Join a Networking Group

There are many types of networking groups. There’s one like the Kiwanis Club, which supports community service, and the WRABA, or Chambers of Commerce, which supports local businesses and leads passing groups like BNI. 

All serve a valuable purpose and help to bring you into your area’s greater community. You get exposure, learn how you can help others, and may find people who need your service, too. 


One of the purest forms of giving back to the community is volunteering. So consider taking a day or two a year (or a month if you can) and bring your team to a local nonprofit, school, or other worthy cause that needs you. 

Not only does it expose you to the public and give you a positive association, but it also improves your team’s morale and job satisfaction.

Mentor Someone

Finally, pay it forward. If you are a business owner or successful business professional, find someone a little further down the ladder and help them out!

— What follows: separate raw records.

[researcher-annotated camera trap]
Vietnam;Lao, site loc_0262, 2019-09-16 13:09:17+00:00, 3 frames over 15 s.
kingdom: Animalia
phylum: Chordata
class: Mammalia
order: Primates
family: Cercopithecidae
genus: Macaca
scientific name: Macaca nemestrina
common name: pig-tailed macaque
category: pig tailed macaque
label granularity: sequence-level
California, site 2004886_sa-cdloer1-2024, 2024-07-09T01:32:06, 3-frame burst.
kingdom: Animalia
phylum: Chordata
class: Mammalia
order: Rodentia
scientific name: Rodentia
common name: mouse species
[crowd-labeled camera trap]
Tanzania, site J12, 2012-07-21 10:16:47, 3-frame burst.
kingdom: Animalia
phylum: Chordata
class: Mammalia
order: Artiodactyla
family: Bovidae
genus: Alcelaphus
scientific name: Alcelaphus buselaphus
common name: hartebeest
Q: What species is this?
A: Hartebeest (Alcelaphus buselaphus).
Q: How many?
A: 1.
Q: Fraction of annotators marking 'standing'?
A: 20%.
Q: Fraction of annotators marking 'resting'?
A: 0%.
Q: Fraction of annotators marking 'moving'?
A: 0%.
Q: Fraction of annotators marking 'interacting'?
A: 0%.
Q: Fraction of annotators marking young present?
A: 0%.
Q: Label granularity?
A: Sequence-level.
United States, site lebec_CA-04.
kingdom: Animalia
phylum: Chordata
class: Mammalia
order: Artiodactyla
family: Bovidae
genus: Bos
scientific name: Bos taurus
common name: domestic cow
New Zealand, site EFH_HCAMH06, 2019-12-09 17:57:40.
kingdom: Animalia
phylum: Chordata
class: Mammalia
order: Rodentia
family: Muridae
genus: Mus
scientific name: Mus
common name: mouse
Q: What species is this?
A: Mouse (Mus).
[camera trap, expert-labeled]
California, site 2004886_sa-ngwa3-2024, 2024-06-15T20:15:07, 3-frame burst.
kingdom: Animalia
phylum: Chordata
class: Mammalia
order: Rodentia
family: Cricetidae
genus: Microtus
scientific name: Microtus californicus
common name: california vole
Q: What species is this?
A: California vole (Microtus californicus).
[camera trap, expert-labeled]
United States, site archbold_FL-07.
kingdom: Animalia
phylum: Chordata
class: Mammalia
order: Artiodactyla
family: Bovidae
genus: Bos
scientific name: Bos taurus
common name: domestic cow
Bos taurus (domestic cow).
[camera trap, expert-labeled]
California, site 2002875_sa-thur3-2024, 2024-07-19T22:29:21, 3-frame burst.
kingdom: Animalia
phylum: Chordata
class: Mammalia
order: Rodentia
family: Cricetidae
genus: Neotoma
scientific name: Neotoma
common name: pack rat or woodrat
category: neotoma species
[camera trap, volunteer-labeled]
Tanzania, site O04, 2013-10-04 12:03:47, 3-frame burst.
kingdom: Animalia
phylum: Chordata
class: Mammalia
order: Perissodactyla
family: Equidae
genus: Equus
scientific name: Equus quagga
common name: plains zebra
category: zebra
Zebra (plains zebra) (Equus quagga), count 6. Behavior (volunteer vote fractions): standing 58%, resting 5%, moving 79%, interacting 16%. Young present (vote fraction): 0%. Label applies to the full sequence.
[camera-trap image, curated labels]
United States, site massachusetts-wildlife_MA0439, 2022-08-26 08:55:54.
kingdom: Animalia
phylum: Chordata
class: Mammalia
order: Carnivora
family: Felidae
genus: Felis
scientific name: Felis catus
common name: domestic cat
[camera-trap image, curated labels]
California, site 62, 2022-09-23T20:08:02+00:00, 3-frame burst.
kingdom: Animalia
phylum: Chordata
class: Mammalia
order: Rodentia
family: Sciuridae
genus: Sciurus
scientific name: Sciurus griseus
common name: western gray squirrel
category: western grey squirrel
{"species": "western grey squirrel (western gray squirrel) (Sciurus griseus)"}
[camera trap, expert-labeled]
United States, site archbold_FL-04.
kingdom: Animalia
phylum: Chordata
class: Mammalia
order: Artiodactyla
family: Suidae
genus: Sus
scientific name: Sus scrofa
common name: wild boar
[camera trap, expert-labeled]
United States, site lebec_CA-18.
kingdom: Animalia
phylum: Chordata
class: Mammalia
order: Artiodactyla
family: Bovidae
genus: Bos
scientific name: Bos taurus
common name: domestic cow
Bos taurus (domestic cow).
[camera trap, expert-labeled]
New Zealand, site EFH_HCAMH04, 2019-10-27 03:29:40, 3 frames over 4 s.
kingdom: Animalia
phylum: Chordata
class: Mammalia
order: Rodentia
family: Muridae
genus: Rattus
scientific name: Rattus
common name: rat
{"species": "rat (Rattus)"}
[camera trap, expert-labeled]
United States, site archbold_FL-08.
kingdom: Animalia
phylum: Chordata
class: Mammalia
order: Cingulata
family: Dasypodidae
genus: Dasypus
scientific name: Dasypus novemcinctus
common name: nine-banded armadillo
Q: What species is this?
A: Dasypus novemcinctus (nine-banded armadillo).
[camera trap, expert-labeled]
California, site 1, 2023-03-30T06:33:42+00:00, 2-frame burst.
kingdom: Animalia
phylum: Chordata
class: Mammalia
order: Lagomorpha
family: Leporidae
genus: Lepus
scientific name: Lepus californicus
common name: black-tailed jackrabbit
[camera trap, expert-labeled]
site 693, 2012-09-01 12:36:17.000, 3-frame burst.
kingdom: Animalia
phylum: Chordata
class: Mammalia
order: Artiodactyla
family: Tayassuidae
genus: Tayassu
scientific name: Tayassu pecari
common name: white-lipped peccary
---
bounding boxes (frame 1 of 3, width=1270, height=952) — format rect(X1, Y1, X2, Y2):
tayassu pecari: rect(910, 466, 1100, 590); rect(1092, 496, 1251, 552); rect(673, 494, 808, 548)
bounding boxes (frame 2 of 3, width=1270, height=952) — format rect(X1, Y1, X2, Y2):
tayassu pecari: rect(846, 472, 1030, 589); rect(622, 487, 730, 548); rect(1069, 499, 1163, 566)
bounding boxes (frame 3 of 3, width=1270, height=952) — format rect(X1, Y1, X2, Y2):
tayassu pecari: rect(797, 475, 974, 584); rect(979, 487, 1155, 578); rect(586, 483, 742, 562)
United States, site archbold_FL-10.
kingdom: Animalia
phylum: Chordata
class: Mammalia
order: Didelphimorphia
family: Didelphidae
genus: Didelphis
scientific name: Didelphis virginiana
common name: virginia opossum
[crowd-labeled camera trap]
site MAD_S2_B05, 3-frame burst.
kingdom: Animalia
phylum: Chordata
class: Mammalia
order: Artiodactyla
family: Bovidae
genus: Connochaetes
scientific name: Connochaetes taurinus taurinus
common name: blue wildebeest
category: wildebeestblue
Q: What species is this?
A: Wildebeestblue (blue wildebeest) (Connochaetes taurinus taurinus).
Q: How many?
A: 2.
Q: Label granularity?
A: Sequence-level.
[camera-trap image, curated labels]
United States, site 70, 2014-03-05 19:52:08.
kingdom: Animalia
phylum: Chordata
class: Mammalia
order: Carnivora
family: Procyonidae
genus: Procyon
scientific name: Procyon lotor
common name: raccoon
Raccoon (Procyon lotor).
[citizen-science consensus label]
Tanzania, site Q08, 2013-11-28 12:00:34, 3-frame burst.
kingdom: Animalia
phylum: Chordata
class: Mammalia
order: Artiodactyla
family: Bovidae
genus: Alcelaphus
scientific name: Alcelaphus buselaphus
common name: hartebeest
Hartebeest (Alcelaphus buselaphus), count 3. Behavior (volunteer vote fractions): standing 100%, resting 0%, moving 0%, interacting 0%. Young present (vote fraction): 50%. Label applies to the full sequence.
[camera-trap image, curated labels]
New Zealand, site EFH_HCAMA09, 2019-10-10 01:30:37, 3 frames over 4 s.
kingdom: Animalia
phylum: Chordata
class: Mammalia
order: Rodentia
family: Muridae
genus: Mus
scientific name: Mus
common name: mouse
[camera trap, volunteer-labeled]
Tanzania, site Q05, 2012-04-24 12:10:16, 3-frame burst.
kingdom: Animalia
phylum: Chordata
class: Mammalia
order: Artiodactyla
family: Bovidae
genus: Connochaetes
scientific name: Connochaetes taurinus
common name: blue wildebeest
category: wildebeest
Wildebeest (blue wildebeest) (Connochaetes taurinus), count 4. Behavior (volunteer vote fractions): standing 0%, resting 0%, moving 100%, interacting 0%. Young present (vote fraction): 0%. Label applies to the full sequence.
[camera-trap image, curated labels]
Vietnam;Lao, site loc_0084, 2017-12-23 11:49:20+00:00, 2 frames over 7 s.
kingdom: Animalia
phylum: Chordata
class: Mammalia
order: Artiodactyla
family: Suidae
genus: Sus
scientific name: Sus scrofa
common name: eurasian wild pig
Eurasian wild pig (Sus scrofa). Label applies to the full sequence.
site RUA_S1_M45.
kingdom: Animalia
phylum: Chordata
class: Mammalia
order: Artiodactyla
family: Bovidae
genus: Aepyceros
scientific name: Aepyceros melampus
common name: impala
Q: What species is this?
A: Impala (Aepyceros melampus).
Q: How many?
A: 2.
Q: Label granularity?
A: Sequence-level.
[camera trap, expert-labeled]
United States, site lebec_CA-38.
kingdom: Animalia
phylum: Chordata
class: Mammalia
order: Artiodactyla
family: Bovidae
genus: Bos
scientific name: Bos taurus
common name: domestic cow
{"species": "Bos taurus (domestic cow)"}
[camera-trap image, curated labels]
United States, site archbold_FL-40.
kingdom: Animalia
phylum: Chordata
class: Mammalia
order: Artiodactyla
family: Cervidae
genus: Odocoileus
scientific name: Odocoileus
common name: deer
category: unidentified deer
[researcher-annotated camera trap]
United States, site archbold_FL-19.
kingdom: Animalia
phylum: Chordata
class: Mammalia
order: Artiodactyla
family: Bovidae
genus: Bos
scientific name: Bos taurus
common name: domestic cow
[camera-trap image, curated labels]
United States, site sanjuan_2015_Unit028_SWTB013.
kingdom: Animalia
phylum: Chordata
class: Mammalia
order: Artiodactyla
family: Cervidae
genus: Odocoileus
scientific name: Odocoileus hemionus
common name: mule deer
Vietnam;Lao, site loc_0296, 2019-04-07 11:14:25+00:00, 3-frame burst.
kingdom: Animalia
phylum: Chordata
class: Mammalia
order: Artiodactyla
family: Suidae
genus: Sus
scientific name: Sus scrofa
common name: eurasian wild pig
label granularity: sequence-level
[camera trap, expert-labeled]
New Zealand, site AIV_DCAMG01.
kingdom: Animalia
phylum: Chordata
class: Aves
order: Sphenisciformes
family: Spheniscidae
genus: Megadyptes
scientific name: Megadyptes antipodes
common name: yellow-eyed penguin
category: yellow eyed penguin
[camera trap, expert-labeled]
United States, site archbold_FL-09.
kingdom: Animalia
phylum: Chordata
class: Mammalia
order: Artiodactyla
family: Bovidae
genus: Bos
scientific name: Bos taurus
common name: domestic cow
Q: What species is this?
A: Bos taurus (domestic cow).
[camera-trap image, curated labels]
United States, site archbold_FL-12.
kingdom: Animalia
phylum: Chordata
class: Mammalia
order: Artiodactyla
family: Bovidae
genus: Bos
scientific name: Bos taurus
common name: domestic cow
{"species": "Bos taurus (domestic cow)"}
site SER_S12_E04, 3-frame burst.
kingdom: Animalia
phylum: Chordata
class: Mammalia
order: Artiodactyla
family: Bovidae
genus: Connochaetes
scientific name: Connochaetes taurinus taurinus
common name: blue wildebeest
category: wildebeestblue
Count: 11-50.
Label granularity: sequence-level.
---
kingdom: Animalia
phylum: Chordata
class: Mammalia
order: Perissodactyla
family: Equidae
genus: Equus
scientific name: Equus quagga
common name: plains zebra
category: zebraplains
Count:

There are many ways to do it, both formal and informal. Our area has the largest business competition in the state, and it’s always looking for mentors – the Gauntlet! Maybe it’s easier for you to mentor someone during business hours with an intern from a local college. Or find someone at one of those local networking events and lend them an ear and a hand.

Marketing is More Than Hiring a Local Professional Marketing Company

While we always recommend hiring a professional marketing company as soon as you can afford it, it’s not the only way to get your name out there. Likewise, all the community-building suggestions I gave in this blog aren’t enough to cover your marketing efforts. 

However, being part of your community is valuable in and of itself and is an excellent addition to an effective marketing strategy.